A falta de Liberdade Corinthiana

Há alguns dias, a chapa ‘Liberdade Corinthiana’, que concorre, nas próximas eleições, ao Conselho Deliberativo do Corinthians, publicou uma listagem com os votos de conselheiros em recentes reuniões do órgão.

O Blog do Paulinho reproduziu em postagem que pode ser conferida no link a seguir:

Diretoria do Corinthians, através de ‘sabujo’, tenta impugnar chapa oposicionista e adiar reunião que julgará as contas de Andres Sanches

A atitude, de absoluta transparência, foi exaltada pelos torcedores alvinegros, mas incomodou aos que tinham razões para envergonhar-se do próprio comportamento.

Nenhum conselheiro do grupo minoritário, os que tiveram a coragem de rejeitar as recentes contas da gestão Andres Sanches, reclamou do procedimento.

Porém, entre os demais, que votaram com o ‘cabresto’ puxado ou agora surgem como ‘opositores’ à gestão, mas, de fato, acobertavam falcatruas, a chiadeira foi geral.

Unidos, decidiram retaliar quem, corajosamente, desnudou suas covardias.

Sob interpretação distorcida da ‘Lei Geral de Proteção de Dados’, fomentaram um ‘laranja’ que tratou de fazer chegar uma reclamação à presidência do Conselho Deliberativo, chefiada por um dos ‘indignados’ que, fora isso, ocupa o cargo ilegalmente, condenado que foi, em três oportunidades, por improbidade administrativa.

A falsa argumentação dava conta de ameaças, por conta da publicidade dos votos, aos conselheiros alvinegros, que solicitariam, por conta disso, o adiamento da importante reunião de análise das contas de Andres Sanches, há quase dez meses empurrada com a barriga, sob desculpas criativas diversas.

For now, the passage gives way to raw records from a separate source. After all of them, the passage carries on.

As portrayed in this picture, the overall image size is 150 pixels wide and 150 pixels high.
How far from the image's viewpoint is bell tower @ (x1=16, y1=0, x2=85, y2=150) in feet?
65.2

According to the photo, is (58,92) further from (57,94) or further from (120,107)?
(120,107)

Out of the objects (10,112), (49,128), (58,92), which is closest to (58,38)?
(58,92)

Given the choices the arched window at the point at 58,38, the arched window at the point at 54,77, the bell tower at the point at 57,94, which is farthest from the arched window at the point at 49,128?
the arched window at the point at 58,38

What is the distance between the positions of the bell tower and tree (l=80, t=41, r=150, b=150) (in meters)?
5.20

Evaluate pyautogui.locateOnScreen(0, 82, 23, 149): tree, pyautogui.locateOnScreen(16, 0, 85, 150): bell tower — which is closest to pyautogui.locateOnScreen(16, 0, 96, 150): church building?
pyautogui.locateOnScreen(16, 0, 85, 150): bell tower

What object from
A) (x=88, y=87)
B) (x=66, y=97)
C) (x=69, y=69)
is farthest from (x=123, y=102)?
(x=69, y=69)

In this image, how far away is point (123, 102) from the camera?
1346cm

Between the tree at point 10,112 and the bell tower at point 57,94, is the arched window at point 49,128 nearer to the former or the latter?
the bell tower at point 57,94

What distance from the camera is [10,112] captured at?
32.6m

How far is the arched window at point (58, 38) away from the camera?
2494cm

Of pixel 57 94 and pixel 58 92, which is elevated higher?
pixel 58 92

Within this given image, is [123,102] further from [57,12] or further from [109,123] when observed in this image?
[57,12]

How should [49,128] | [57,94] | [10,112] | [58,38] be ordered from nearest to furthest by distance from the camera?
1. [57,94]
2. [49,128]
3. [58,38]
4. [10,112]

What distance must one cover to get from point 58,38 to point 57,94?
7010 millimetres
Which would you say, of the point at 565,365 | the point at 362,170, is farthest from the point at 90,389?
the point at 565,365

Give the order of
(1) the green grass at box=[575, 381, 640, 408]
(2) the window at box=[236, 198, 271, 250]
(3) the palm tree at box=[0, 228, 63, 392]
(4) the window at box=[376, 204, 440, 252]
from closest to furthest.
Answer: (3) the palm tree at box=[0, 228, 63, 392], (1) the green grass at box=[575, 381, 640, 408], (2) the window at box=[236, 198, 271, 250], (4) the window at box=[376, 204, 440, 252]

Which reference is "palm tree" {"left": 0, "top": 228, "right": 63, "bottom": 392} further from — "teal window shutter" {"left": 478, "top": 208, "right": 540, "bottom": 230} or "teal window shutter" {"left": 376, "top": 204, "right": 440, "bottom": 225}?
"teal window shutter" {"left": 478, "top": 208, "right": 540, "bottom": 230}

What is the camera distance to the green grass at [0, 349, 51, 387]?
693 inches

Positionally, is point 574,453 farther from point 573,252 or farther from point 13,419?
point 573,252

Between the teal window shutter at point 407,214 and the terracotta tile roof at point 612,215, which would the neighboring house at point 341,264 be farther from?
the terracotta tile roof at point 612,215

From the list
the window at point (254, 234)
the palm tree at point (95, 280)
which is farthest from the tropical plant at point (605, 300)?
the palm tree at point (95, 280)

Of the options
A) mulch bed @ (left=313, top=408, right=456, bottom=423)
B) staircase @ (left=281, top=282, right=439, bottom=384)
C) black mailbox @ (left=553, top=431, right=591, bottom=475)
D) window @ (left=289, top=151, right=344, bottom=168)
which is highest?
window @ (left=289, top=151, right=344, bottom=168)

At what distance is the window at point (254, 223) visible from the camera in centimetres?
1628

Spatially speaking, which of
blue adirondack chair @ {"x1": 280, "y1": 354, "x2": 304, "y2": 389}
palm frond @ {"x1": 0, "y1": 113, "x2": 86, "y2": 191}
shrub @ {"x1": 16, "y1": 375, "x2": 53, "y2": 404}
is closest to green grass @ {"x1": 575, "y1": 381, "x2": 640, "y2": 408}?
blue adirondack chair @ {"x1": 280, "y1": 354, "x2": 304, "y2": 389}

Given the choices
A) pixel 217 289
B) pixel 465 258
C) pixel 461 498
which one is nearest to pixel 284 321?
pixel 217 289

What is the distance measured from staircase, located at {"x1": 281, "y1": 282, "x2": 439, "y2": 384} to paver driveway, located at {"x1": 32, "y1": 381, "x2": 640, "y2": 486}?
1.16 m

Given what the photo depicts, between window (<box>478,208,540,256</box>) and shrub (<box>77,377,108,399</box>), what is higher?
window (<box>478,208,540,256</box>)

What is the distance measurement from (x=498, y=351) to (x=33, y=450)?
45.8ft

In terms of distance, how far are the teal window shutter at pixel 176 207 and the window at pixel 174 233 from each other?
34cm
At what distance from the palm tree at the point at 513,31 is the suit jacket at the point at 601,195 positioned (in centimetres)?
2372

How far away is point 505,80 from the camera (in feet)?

Nenhum dos que ‘temiam pela vida’ registrou Boletim de Ocorrência.

Não deu outra: adiou-se o encontro e a culpa foi jogada no ‘inimigo’ de todos, a ‘Liberdade Corinthiana’.

Ato contínuo iniciou-se a previsível peregrinação dos covardes para a conquista de assinaturas objetivando eliminar a referida chapa da disputa eleitoral.

Tratar-se-á, se ocorrer, de imenso atentado à democracia, à decência, à legislação e, principalmente, ao próprio Corinthians, que verá, novamente, uma manipulação política sórdida, subterrânea, interferindo no destino do pleito alvinegro.

Um ataque aos únicos, independentemente de convergências e divergências que se possa ter com suas ideias, que tiveram a coragem de desnudar os que trabalham para obstar qualquer possibilidade de salvação do clube que, nos dias atuais, é fonte de sobrevivência para quadrilhas diversas, que atuam sob a conivência permissiva de uma diretoria de malfeitores.

Sequer existe fundamento mínimo para a ‘acusação’.

Todos os documentos expostos, mas não vazados, como está sendo falado, são facilmente encontrados porque, desde sempre, foram protocolados em Cartório e encontram-se em quase todas as demandas judiciais do clube, sendo públicos, então, por natureza.

Ou seja, o que houve foi a compilação do que já era exposto para melhor compreensão do associado alvinegro.

Não surpreende, nesse contexto, a reação dos três presidenciáveis ao episódio.

Duílio, por razões óbvias, dá suporte aos ‘golpistas’; Mario Gobbi e seu grupo, desmascarados entre os que votaram a favor de Sanches, partiram para o apedrejamento e Augusto Mello, que professa oposicionismo, reagiu com tamanha timidez que sequer é possível saber o que pensa, de fato, a respeito do assunto.

Chegou o momento dos torcedores, associados e demais conselheiros, principais beneficiados com a ação transparente, reclamada pelos que precisavam se esconder, darem suporte aos que estão em vias de serem atraiçoados no Corinthians.